▸ **Work to complete**: From the ADS-B diagram text, reproduce word for word the passage between "ADS-B Diagram" and "air travel issues.", inclusive.

ADS-B Diagram

The Federal Aviation Administration (FAA) earlier this year released its annual forecast on the future of air travel. The report predicts that in the next 20 years, air travel will more than double from what it is today.

 This projected increase translates into a greater congestion of airspace, more landings and take-offs at airports, as well as heavier luggage loads needing to be managed and transported on the ground.

In an effort to address the challenges that the recent FAA report underscores, the agency has launched The Next Generation Air Transportation Aviation System (NextGen). With the cooperation of aviation research and development entities, including NASA, Next Gen provides solutions to the projected air travel issues.

The aim of NextGen is simple: transformation of the airspace in the U.S. from the current ground-based air traffic control system into one that is satellite-based. Flights will no longer be controlled from the ground relying on radar, but from space.

By employing the Global Positioning System (GPS), NextGen is able to find the precise location of aircrafts not only on the ground, but the air, too.

On the ground, the increase of traffic at airports will be managed much easier and safer with NextGen. Ground vehicles and crafts supplied with GPS devices will be effectively corralled with precise accuracy and quickly moved to runways, while luggage cars will be efficiently loaded onto their respective flights.

(Stored data entries)
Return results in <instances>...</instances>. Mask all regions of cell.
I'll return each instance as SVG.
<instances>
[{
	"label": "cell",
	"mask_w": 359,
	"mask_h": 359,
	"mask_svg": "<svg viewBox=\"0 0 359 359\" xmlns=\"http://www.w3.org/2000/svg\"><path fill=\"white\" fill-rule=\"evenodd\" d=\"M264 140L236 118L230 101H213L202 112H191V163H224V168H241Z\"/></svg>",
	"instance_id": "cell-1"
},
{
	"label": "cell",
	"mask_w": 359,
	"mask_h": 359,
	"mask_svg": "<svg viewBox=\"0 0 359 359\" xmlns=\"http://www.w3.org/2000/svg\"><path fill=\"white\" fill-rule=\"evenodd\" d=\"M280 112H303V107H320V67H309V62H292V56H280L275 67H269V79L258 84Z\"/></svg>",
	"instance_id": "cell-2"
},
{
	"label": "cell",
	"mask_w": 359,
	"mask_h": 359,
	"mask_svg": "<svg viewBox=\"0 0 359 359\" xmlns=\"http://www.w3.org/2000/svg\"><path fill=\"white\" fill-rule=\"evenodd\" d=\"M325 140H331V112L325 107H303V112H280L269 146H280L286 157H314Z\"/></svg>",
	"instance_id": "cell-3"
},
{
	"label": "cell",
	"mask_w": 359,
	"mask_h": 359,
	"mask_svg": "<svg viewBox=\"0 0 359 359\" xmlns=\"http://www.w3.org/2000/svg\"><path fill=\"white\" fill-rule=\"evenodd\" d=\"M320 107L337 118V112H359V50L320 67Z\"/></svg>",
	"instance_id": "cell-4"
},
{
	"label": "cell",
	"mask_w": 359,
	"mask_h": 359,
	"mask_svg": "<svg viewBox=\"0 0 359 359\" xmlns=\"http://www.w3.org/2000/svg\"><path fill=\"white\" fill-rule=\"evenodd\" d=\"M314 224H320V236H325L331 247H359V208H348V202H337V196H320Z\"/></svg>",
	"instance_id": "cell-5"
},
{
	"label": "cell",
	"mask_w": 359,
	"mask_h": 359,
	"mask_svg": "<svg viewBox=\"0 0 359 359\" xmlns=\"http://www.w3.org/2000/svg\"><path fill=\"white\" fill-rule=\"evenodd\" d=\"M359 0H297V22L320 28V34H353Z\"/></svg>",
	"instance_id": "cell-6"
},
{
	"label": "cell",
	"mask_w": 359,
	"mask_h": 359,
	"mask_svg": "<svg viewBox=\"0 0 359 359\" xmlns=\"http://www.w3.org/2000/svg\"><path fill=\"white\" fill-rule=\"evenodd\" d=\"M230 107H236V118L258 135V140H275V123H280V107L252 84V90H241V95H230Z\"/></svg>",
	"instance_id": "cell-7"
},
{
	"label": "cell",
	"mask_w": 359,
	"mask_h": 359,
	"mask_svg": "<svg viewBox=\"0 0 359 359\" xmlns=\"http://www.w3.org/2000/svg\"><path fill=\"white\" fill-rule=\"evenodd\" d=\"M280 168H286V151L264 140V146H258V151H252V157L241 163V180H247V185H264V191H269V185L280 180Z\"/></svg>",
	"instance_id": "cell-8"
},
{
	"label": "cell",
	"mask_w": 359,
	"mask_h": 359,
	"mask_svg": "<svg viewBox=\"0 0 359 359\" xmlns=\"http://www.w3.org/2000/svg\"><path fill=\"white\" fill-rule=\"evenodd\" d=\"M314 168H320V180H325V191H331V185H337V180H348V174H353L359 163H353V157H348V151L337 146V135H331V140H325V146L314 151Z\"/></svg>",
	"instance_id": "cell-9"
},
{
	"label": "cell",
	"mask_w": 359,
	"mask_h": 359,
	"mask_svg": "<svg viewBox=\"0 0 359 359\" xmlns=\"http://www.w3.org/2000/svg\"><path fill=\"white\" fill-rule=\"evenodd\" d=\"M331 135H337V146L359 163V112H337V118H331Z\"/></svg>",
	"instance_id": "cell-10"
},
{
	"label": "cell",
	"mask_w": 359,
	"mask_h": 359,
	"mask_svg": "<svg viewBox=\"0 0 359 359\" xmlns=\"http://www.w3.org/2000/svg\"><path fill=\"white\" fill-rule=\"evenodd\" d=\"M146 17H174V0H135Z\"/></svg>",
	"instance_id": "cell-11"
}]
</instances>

▸ **Solution**:
ADS-B Diagram

The Federal Aviation Administration (FAA) earlier this year released its annual forecast on the future of air travel. The report predicts that in the next 20 years, air travel will more than double from what it is today.

 This projected increase translates into a greater congestion of airspace, more landings and take-offs at airports, as well as heavier luggage loads needing to be managed and transported on the ground.

In an effort to address the challenges that the recent FAA report underscores, the agency has launched The Next Generation Air Transportation Aviation System (NextGen). With the cooperation of aviation research and development entities, including NASA, Next Gen provides solutions to the projected air travel issues.